* _Instruction_:
Locate each line in the material below that contains the string "long", treating uppercase and lowercase as distinct, and copy those lines out.

* _Exercise materials_:
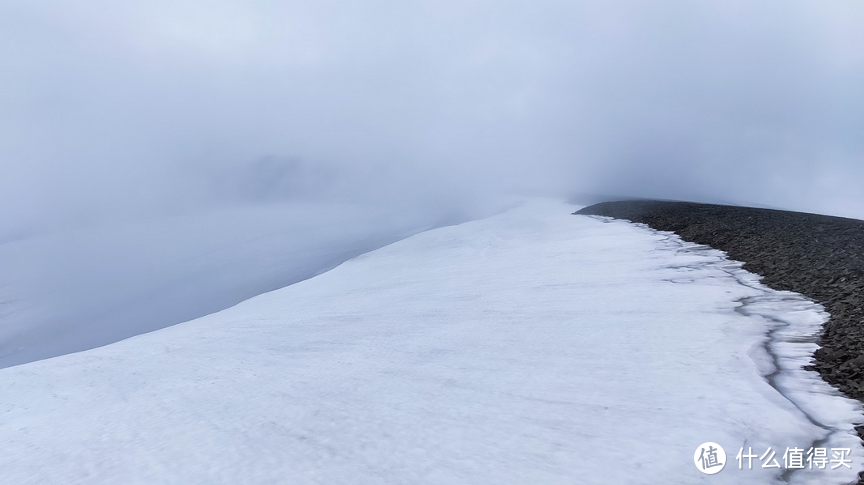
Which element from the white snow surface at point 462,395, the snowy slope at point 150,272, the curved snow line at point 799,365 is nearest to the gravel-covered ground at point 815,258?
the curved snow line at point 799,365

==

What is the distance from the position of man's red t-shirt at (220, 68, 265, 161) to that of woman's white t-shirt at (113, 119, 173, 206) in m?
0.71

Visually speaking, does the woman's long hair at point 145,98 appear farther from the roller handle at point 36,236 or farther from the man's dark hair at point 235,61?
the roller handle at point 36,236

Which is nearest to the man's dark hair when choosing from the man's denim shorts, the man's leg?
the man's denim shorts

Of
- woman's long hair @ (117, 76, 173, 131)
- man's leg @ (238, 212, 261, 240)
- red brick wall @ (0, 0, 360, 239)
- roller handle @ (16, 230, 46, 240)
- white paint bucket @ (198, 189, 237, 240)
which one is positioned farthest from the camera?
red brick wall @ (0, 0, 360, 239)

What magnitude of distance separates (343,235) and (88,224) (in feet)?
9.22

* _Solution to the problem_:
Visually speaking, does the woman's long hair at point 145,98 appear farther from the roller handle at point 36,236 or farther from the man's dark hair at point 235,61?
- woman's long hair @ (117, 76, 173, 131)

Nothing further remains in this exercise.